Contas feitas, Hillary segue com um apoio equivalente ao de 759 delegados e 461 super-delegados, num total de 1.220 apoios; contra 546 delegados e 25 super-delegados de Sanders, num total de 571 apoios.

Trump, o "outsider"

O desempenho de Trump nesta terça-feira reforçou o bom momento do candidato e aumenta a pressão sobre as forças anti-Trump dentro do partido republicano para encontrar uma forma de travar a sua nomeação.  

Trump não é um candidato 
consensual entre republicanos - algo que o próprio assume -, e é considerado por muitos um "outsider", ou seja, alguém fora do sistema, o que tem funcionado a seu favor entre o eleitorado.


As próximas semanas podem ser determinantes, nomeadamente a partir de 15 de Março, altura em que começam a ir a votos estados com uma política de "winner-take-all" ou "winner-take-most", em que os vencedores conquistam todos ou a maioria dos delegados.

 

No Michigan, Trump, de 69 anos, reuniu o apoio de cristãos evangélicos, republicanos e independentes, aqueles que procuram alguém que não se enquadra no sistema político tradicional e os que estão revoltados com o funcionamento das instituições nacionais, escreve a Reuters.

"A sólida vitória no Michigan teve por base o discurso populista de trazer de volta a indústria ao país", diz Mark Meckler, um dos fundadores do movimento Tea Party, citado pela agência.

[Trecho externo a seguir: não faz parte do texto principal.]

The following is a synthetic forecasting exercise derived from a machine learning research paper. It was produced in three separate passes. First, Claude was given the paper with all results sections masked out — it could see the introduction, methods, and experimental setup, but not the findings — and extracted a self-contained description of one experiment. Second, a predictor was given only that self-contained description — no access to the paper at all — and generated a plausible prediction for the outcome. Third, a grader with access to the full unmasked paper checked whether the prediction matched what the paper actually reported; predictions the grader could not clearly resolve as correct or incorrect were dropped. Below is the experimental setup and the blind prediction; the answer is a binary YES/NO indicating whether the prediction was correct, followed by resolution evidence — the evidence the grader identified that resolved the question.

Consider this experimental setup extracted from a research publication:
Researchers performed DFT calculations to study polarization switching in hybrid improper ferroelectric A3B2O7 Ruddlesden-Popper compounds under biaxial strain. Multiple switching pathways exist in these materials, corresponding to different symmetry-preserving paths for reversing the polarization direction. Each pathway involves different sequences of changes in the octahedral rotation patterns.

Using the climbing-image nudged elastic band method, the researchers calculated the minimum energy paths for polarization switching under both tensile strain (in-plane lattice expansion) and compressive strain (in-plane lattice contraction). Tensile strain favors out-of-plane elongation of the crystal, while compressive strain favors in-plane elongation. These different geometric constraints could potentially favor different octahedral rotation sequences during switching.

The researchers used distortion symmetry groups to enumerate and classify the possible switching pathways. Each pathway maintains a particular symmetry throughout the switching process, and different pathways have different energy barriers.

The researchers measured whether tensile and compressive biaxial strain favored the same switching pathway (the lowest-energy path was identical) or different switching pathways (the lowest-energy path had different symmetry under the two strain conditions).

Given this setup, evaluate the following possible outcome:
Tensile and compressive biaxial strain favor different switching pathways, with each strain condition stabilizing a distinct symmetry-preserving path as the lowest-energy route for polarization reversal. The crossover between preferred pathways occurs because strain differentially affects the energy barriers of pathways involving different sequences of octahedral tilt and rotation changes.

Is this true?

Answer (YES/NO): YES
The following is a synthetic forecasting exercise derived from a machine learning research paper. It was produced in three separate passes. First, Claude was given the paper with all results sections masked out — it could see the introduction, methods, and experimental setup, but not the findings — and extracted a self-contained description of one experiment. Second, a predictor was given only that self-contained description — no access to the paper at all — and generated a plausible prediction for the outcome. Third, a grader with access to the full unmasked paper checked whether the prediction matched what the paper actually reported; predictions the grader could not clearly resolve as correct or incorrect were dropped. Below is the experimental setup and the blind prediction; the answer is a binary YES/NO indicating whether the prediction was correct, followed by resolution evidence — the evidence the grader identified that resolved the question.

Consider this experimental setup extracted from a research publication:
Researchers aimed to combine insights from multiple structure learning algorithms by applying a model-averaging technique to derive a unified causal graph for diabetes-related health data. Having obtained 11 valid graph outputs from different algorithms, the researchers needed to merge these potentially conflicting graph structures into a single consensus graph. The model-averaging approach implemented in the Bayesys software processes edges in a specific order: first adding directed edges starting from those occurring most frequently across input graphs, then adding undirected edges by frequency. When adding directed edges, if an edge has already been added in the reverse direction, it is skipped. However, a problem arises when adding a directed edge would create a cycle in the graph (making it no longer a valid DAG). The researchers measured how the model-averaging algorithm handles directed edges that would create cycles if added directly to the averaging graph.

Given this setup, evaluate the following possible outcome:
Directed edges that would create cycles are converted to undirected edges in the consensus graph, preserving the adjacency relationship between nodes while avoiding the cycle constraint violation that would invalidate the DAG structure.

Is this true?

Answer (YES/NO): NO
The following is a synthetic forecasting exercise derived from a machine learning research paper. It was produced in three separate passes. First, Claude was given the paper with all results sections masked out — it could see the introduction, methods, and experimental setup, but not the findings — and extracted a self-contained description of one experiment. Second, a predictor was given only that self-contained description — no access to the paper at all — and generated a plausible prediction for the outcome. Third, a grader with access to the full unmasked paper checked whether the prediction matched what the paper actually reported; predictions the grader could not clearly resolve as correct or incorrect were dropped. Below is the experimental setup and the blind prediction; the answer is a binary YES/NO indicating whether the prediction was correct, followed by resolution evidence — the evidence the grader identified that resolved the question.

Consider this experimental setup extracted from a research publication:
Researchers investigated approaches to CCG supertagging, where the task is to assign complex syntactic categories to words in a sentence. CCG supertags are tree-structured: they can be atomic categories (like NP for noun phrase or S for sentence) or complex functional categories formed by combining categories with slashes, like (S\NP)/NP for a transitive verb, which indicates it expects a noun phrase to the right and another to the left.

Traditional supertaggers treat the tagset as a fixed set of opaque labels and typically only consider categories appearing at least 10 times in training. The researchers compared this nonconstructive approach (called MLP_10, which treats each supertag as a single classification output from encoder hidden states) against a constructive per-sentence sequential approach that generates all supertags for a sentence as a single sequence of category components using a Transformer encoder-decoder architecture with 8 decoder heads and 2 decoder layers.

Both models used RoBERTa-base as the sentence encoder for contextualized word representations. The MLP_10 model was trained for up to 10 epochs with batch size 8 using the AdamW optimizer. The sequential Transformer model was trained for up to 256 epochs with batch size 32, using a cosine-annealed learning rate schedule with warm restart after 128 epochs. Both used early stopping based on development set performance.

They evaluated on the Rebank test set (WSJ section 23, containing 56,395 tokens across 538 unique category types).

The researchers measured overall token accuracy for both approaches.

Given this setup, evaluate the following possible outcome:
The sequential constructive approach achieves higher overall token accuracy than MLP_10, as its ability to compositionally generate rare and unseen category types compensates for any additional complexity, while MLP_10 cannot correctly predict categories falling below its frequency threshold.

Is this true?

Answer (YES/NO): NO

Esta ideia tem particular ressonância nesta região, onde se perderam centenas de postos de trabalho na manufactura e na indústria automóvel nos últimos anos.

Em conferência de imprensa, Trump atribuiu a si mesmo o mérito de atrair novos eleitores aos partido republicano e apelou às figuras ilustres do partido que se opõem à sua candidatura a poupar o seu dinheiro - em vez de o gastarem a apoiar os seus rivais - e a concentrarem-se na luta que se segue, ou seja, no frente-a-frente presidencial contra o candidato democrata eventualmente nomeado.

"Espero que os republicanos acolham [a minha candidatura]", disse Trump. "Temos algo a acontecer que é tão bom, devemos unir-nos e unir o partido", defendeu.

No que toca aos rivais, Trump alertou Marco Rubio que "a hostilidade funciona para algumas pessoas, não para toda a gente", em referência aos ataques – até de cariz pessoal – que o rival tem vindo a fazer-lhe.

Todavia, a sua atenção está especialmente concentrada em Cruz, que se vai afirmando progressivamente como a alternativa mais natural ao milionário. "Cruz vai ter um tempo difícil", disse. "Ele raramente me vence", acrescentou.

Bernie Sanders dá luta

Escreve a Bloomberg que Hillary Clinton esperava uma vitória fácil no Michigan, tendo sido depois surpreendida com uma luta renhida, da qual o social-democrata Bernie Sanders saiu vitorioso, mostrando que tem o potencial para abrandar a conquista da nomeação da ex-secretária de Estado norte-americana.

"Estou grato às pessoas do Michigan por desafiarem os especialistas e as sondagens e nos garantirem o seu apoio. Esta é uma noite importante e crítica", disse, salientando que o que aconteceu aqui – um resultado que contraria as sondagens – é algo que "estamos a ver em toda a América".

Escreve a Bloomberg que Sanders fez várias viagens ao Michigan nas últimas semanas onde prometeu reduzir as desigualdades, e promover um sistema de saúde universal e o acesso gratuito à educação. Um discurso que a agência descreve como "mensagem populista".

Jennifer Palmieri, responsável de comunicação da campanha de Hillary Clinton, assumiu que "demograficamente, o Michigan assemelha-se muito aos estados onde o senador Sanders consegue conquistar bons resultados". Todavia, esta mostrou-se confiante na "mensagem económica" que Hillary tem para transmitir em Ohio e em Illinois, que os democratas disputam também no próximo dia 15 de Março, assim como a Flórida, o Missouri, e a Carolina do Norte.

Jeff Weaver, responsável de campanha de Sanders, antecipa, porém, que o candidato consiga reforçar o seu bom momento nas próximas semanas. "Depois de 15 de Março, em particular, [as primárias] tornam-se particularmente fortes para nós. Penso que o que assistimos até agora foi às pessoas dizer que Bernie Sanders não consegue vencer em estados muito industrializados ou com grande diversidade [demográfica]. Agora vemos que isso não é verdade", disse.